I attempted Apple’s personal instance:
import NaturalLanguage
let textual content = "The American Crimson Cross was established in Washington, D.C., by Clara Barton."
let tagger = NLTagger(tagSchemes: [.nameType])
tagger.string = textual content
let choices: NLTagger.Choices = [.omitPunctuation, .omitWhitespace, .joinNames]
let tags: [NLTag] = [.personalName, .placeName, .organizationName]
tagger.enumerateTags(in: textual content.startIndex..<textual content.endIndex, unit: .phrase, scheme: .nameType, choices: choices) { tag, tokenRange in
// Get the almost definitely tag, and print it if it is a named entity.
if let tag = tag, tags.comprises(tag) {
print("(textual content[tokenRange]): (tag.rawValue)")
}
// Get a number of attainable tags with their related confidence scores.
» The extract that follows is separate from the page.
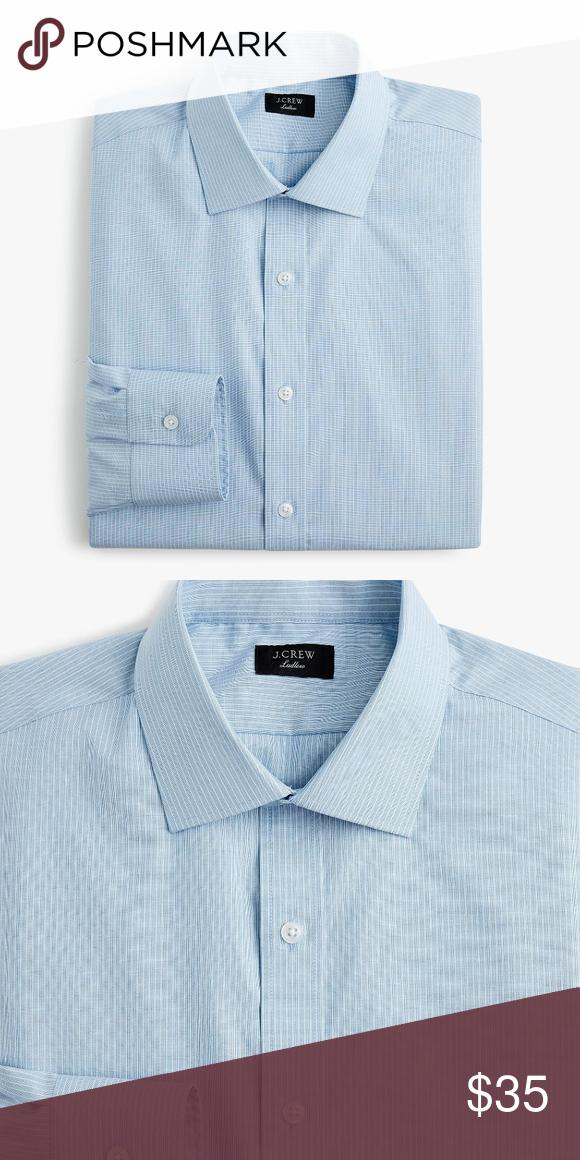 420b035192e1 J Crew Slim Fit Stretch Blue Stripe Dress Shirt New with tags Men's J. Crew  Ludlow Slim-fit Stretch Two-Ply Blue White Stripe Dress Shirt Size: 16 /34  ...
let (hypotheses, _) = tagger.tagHypotheses(at: tokenRange.lowerBound, unit: .phrase, scheme: .nameType, maximumCount: 1)
print(hypotheses)
return true
}
However it returns all title tags as Different
. I additionally tried one other instance of tagging the sentence with lexical class, and it additionally tags each phrase as OtherWord
:
var textual content = "The American Crimson Cross was established in Washington, D.C., by Clara Barton."
let tagger = NLTagger(tagSchemes: [.lexicalClass])
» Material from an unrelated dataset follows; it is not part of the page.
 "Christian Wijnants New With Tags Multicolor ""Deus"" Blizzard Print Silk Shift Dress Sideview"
tagger.string = textual content
let choices: NLTagger.Choices = [.omitPunctuation, .omitWhitespace, .joinNames]
print("language", tagger.dominantLanguage)
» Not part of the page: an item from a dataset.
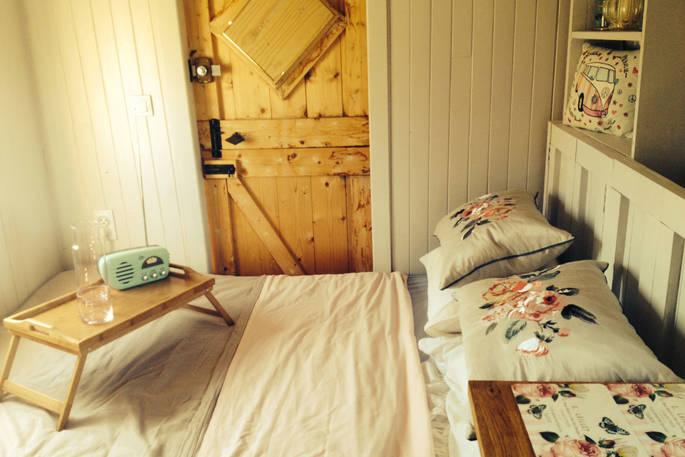 Slaapkamer Cabin - La Cambuse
tagger.enumerateTags(in: textual content.startIndex..<textual content.endIndex, unit: .phrase, scheme: .lexicalClass, choices: choices) { tag, tokenRange in
// Get the almost definitely tag, and print it if it is a named entity.
if let tag = tag {
print("(textual content[tokenRange]): (tag.rawValue)")
}
return true
}
I attempted the reply for this query by setting language orthography but it surely did not assist:
//tagger.setOrthography(NSOrthography(dominantScript: "Latn", languageMap: ["Latn": ["en"]]), vary: textual content.startIndex..<textual content.endIndex)
tagger.setOrthography(NSOrthography.defaultOrthography(forLanguage: "en-US"), vary: textual content.startIndex..<textual content.endIndex)
Anyone has a clue why is it like this?
By the way in which, my Xcode model is the most recent one as of right now, 14.3.